Wajah Xiu Huanran mengeras, dia tidak percaya kecuali melihatnya langsung. "Nona muda, karena Anda tahu—lebih baik tunjukkan saja jalannya." Suaranya rendah dengan tatapannya yang tajam, kesabarannya perlahan-lahan habis.


Wanita muda itu bergidik ngeri. Punggungnya terasa berkeringat dingin oleh tatapan tajam Xiu Huanran.


Ia segera mengangguk; "Baiklah, kemari ikuti saya. Tetapi perlu Anda ingat, —saya tidak pernah meminta uang Anda."


Kemudian wanita muda tersebut memperkenalkan dirinya sebagai Bai Weiwei.


Selama beberapa menit yang canggung itulah mereka berjalan menelusuri hutan. Sampai di sebuah aliran air yang jernih, Bai Weiwei berhenti untuk berkata.


"Karena jalan utama menuju Kuil tertutup longsor. Kita hanya bisa menyebrangi dan berjalan menyusuri aliran air untuk menuju puncak. Ini lebih mudah daripada mengikuti kawanan monyet yang memanjat tebing batu."


Bai Weiwei berkata dengan jelas, tersirat suatu sindiran yang di tujukan jelas kepada Xiu Huanran di kalimat dan nada bicaranya.


Xiu Huanran mendengus tetapi dia tidak bisa menahan untuk tidak berkomentar. "Kuil?"


"Ya, Kuil. Lili adalah beruang milik Guru Biyan yang tinggal di puncak gunung." Bai Weiwei menjawab dengan dangkal.


Xiu Huanran terkejut. "Dan, kamu?

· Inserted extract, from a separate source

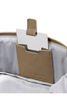 Katie Loxton | Fold-Out Suedette Mirror Makeup Bag in Taupe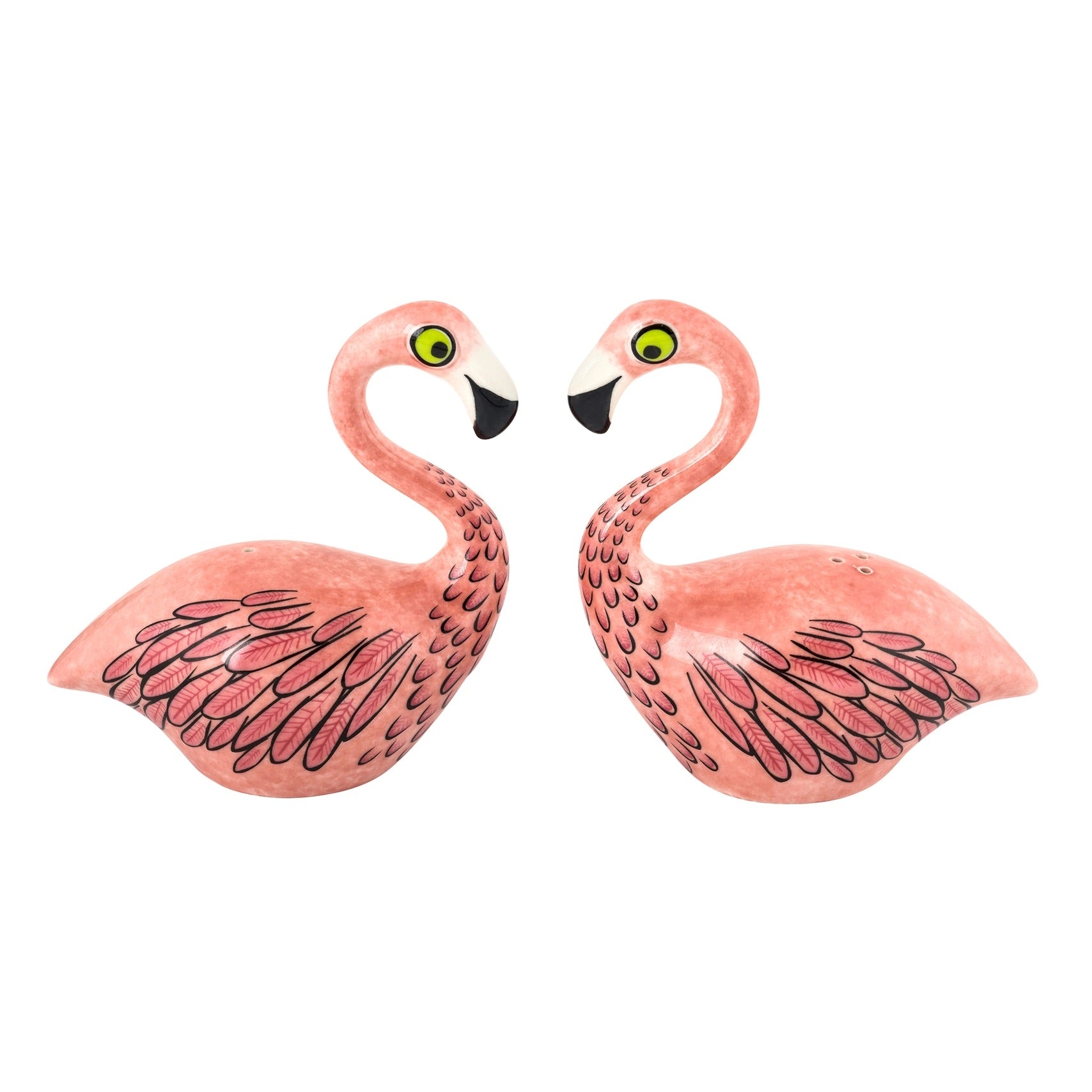 Handmade Ceramic Flamingo Salt and Pepper Shakers、mySite、g9winljtr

Bagaimana kamu mengetahui jalan yang hanya sedikit orang lalui ini?"


"Saya?" Bai Weiwei menolehkan wajah dengan tersenyum mengangkat alisnya. Ia terlihat berkilau dengan pancaran polosnya.



"Saya hanya seorang yatim yang di berkati oleh Guru Biyan. Tiga hari sekali saya akan menjadi pengirim sayur juga herbal yang diambil dari desa. Ah, saya juga biasanya memasak untuk Guru atau membersihkan halaman Kuil." Bai Weiwei berkata dengan ceria penuh semangat menceritakan tugas kesehariannya.


Sejenak Xiu Huanran terhenyak oleh rasa asing yang tidak dia mengerti.


••••••••••••••


monmaap yg roasting huanran kmrin di koment karena sepertinya tercium bau² huanran kita ini akan melepas masa lajangnya...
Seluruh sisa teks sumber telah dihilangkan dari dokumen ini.